A resposta é: há tempo para reduzir o impacto negativo, mas não para entregar o prometido. Obras estruturantes, como expansão do saneamento, jamais ficarão prontas em 90 dias.

O que resta é conter danos: reforçar a logística, criar rotas alternativas, controlar preços abusivos e garantir segurança institucional.

A COP 30 ainda pode ser importante. Mas seu legado como símbolo de progresso ambiental está comprometido. Não por falta de recursos, mas por má gestão, desarticulação e excesso de promessas.

O legado que poderia ter sido

Como paraense, lamento profundamente o que vejo. Essa era a hora de mostrar ao mundo que a Amazônia não é apenas um bioma a ser preservado, mas uma região rica em cultura, ciência, inovação e vida urbana pulsante.

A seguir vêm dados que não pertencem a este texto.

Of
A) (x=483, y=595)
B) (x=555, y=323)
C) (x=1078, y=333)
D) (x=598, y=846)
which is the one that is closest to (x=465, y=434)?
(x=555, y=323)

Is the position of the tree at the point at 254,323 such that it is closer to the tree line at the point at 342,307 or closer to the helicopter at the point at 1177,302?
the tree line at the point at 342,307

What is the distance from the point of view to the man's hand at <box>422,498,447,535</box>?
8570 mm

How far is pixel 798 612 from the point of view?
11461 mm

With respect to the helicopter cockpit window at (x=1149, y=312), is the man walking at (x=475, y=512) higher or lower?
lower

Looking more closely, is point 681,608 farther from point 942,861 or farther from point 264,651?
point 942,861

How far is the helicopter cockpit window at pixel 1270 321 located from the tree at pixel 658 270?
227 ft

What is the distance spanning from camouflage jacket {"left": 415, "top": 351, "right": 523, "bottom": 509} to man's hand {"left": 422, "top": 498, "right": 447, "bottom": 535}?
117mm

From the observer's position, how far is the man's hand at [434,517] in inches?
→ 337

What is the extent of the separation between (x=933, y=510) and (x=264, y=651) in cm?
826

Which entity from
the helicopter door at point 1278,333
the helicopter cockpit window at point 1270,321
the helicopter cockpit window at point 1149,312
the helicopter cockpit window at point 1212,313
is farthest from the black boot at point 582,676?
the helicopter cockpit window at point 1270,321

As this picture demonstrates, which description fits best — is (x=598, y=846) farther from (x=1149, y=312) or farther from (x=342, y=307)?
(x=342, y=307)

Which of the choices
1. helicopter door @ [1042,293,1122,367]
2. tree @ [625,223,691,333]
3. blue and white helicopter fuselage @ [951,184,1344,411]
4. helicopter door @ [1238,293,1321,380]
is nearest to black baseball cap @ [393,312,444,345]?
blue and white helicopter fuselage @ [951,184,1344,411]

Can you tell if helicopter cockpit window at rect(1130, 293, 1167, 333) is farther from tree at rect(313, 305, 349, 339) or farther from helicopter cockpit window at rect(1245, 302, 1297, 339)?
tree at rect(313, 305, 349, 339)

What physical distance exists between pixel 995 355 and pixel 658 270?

Em vez disso, estamos perto de mostrar, mais uma vez, que falta ao Brasil mais competência do que discurso.

Belém merecia mais. A Amazônia merecia mais. O Brasil merecia mais. Transformar a COP 30 num marco de inclusão e sustentabilidade exigia planejamento técnico, ações rápidas e compromisso com a entrega.

O que se vê, até agora, é um roteiro de improviso onde quem paga a conta é o povo local, e a imagem internacional do país.

* André Charone é professor universitário, mestre em negócios internacionais e natural de Belém (PA).